◆ **WRITTEN INSTRUCTION A**:
Put the lines of the records starting at "When comparing" and ending at "the gray wall →" into a Markdown table with the columns Row and Line, skipping blank lines.

◆ **EXCERPT TO READ**:
# Impossible to fly to Paphos



## Guest (Apr 23, 2011)

It seem to be only UK that can fly to Paphos 

At this link they say that its possible to fly from many airports also in Germany but when we now try to book a flight it is impossible. No airline fly from any airfiels in Germany. And from rest of europe it seems that it is only Brussels that have a connection

Flights to Paphos airport

And from Larnaca its expensive to come to Paphos

Not good at all


----------



## Veronica (Apr 5, 2008)

I am surprised that you can't get a flight to Paphos as we have had people flying in from other European countries into Paphos.


----------



## Veronica (Apr 5, 2008)

Expedia show flights from Frankfurt to paphos

Flights from Frankfurt Am Main to Paphos - FRA to PFO Flights | Expedia


----------



## Veronica (Apr 5, 2008)

The other way is to get a flight to one of the London airports and then a cheap flight with easyjet to Paphos.


----------



## Guest (Apr 23, 2011)

That is a problem for us because of the CRAZY Visa regulations for my wife to get transit visa. She has to fill in a 10 pages form and we will just not do that. Stupid regulation. She has a permanent permission to stay in Germany but because of the Schengen rules its a hell to go to UK. We wanted to visit Monkey World over a weekend but its to much fuss and costs to do it


----------



## Veronica (Apr 5, 2008)

That sounds ridiculous


----------



## Guest (Apr 23, 2011)

Yes but true. UK have very special rules. Same when I go with freight. I will go on Monday and I like the trip if it was not all fuss with border controls. It must be something special with the EU islands. My wife was with me in Cyprus over New Year and the controls both in Greece and Cyprus took soo long time


----------



## Veronica (Apr 5, 2008)

And yet the UK is full of illegal immigrants who enter on phoney student visas etc and then disappear into the shadows working illegally.


----------



## Guest (Apr 23, 2011)

I dont really know the reason why UK as only EU country dont allow people that are married or children to a Union citizen to visit without a Visa. It seem to me that UK need all the tourist money it can get


----------



## Veronica (Apr 5, 2008)

It certainly dosn't make much sense to me


----------



## tackle (Mar 9, 2010)

*madness*

just another example of absurd uk rules being applied to legitimate honest upfront people, BUT if your an illegal with sole intention of draining the system, not contributing to it......then you get in no problem:welcome:.
a friend of mine is burmese with dual uk/burmese nationality & has paid in to the uk system all his working life....his wife is burmese with only burmese passport, he decided to surprise her with a surprise romantic weekend break in paris, upon attempting to enter france, immigration demanded she complete a burmese specific visa........which cost him approximately £100........kinda spoiled the weekend for them.


----------



## Guest (Apr 23, 2011)

◆ **WRITTEN INSTRUCTION B**:
From the forum thread about flights to Paphos, repeat the passage starting at "It certainly dosn't" and ending at "in no problem:welcome:.".

◆ **DATASET RECORDS**:
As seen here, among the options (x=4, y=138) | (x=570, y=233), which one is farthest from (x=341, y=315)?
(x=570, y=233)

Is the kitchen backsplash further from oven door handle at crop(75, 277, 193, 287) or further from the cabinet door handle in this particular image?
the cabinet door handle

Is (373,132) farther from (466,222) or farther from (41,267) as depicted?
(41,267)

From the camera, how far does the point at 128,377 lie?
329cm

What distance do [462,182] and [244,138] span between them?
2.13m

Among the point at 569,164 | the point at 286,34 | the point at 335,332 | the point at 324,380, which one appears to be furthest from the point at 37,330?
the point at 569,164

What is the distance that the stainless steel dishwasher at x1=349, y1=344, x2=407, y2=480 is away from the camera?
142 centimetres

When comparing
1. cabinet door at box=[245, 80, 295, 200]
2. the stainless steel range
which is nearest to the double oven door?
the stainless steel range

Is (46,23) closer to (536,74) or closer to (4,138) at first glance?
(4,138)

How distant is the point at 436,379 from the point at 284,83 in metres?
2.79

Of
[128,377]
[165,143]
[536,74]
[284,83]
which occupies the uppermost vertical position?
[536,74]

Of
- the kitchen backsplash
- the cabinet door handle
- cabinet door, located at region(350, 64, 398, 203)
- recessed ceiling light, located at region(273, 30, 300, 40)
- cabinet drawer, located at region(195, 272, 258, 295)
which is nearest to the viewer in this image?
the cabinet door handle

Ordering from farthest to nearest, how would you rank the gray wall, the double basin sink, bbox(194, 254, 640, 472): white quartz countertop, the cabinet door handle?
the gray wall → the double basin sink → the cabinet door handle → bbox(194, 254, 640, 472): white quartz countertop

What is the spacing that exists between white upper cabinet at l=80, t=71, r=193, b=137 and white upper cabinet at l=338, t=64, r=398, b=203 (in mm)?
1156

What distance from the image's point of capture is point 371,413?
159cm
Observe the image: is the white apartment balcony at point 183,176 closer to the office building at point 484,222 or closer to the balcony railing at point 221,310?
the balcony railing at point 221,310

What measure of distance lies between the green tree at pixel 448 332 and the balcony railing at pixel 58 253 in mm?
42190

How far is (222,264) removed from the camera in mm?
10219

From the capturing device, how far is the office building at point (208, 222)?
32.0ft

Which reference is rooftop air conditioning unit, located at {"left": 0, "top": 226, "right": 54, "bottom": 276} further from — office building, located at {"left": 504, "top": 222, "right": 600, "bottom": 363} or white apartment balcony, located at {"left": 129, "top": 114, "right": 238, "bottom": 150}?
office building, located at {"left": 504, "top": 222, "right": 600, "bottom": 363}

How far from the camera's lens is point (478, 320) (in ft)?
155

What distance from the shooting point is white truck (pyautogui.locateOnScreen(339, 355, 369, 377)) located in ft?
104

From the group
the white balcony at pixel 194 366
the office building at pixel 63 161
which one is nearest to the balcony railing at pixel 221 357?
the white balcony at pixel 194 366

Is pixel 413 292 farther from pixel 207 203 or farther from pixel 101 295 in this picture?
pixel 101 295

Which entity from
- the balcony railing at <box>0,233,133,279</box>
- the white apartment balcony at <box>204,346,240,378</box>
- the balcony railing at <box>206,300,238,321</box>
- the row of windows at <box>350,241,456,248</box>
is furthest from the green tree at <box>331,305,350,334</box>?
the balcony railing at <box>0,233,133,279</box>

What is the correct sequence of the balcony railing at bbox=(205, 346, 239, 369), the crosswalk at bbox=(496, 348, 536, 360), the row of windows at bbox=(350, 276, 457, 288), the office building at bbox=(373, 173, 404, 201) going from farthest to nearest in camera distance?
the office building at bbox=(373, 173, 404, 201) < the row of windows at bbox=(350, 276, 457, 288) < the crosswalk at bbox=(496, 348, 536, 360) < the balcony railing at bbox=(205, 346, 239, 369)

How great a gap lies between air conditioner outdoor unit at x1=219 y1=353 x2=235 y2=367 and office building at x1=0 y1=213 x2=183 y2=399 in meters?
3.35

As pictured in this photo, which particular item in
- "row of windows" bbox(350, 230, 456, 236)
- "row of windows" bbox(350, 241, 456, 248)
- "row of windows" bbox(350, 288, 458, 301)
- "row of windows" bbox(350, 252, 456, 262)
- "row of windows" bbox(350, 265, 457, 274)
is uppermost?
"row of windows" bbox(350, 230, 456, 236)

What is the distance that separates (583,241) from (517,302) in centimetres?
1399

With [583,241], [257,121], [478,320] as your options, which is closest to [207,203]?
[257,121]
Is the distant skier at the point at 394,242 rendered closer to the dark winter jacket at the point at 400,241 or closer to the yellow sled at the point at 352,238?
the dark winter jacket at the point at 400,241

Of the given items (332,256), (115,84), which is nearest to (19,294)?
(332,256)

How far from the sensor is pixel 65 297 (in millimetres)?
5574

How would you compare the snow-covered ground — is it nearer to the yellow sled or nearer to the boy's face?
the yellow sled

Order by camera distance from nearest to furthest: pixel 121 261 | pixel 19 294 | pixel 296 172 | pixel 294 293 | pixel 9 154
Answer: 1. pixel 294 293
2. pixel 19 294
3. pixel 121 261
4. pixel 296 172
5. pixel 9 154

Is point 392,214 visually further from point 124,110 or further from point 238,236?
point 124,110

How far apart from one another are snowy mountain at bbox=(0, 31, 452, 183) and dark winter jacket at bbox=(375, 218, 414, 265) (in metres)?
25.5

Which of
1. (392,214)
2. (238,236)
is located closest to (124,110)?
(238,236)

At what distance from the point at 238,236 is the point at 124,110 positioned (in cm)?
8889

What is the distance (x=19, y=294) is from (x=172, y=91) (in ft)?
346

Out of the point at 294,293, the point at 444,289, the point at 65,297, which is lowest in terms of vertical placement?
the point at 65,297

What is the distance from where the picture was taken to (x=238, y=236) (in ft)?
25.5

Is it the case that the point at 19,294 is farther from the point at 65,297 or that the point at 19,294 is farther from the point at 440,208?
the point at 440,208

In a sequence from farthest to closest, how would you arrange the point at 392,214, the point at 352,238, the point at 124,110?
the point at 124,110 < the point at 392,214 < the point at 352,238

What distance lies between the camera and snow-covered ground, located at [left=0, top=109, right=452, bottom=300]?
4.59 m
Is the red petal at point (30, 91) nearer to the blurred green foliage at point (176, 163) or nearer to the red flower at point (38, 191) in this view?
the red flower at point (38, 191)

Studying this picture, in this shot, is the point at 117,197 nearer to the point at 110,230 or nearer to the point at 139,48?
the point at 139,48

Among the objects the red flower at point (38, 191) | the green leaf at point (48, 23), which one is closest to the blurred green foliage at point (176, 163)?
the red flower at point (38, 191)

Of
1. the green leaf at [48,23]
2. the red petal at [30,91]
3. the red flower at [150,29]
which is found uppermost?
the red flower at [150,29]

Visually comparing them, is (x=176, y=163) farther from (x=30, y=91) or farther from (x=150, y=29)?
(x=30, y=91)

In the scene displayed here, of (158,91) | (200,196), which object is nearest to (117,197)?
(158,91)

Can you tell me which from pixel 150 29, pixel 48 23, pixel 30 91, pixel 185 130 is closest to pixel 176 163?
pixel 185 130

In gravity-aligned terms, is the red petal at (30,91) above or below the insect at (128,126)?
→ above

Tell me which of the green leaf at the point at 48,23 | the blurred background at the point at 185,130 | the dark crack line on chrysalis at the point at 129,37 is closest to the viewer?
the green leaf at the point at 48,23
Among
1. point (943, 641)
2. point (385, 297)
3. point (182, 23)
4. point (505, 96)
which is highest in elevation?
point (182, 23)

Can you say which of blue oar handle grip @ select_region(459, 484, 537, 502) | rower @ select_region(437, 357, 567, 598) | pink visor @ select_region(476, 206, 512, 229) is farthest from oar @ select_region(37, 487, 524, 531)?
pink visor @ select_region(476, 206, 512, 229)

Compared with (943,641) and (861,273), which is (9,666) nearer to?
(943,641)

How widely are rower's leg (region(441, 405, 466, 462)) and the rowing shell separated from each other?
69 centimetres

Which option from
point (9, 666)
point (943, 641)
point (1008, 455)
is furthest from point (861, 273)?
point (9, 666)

◆ **OUTPUT A**:
| Row | Line |
|---|---|
| 1 | When comparing |
| 2 | 1. cabinet door at box=[245, 80, 295, 200] |
| 3 | 2. the stainless steel range |
| 4 | which is nearest to the double oven door? |
| 5 | the stainless steel range |
| 6 | Is (46,23) closer to (536,74) or closer to (4,138) at first glance? |
| 7 | (4,138) |
| 8 | How distant is the point at 436,379 from the point at 284,83 in metres? |
| 9 | 2.79 |
| 10 | Of |
| 11 | [128,377] |
| 12 | [165,143] |
| 13 | [536,74] |
| 14 | [284,83] |
| 15 | which occupies the uppermost vertical position? |
| 16 | [536,74] |
| 17 | Of |
| 18 | - the kitchen backsplash |
| 19 | - the cabinet door handle |
| 20 | - cabinet door, located at region(350, 64, 398, 203) |
| 21 | - recessed ceiling light, located at region(273, 30, 300, 40) |
| 22 | - cabinet drawer, located at region(195, 272, 258, 295) |
| 23 | which is nearest to the viewer in this image? |
| 24 | the cabinet door handle |
| 25 | Ordering from farthest to nearest, how would you rank the gray wall, the double basin sink, bbox(194, 254, 640, 472): white quartz countertop, the cabinet door handle? |
| 26 | the gray wall → the double basin sink → the cabinet door handle → bbox(194, 254, 640, 472): white quartz countertop |

◆ **OUTPUT B**:
It certainly dosn't make much sense to me


----------



## tackle (Mar 9, 2010)

*madness*

just another example of absurd uk rules being applied to legitimate honest upfront people, BUT if your an illegal with sole intention of draining the system, not contributing to it......then you get in no problem:welcome:.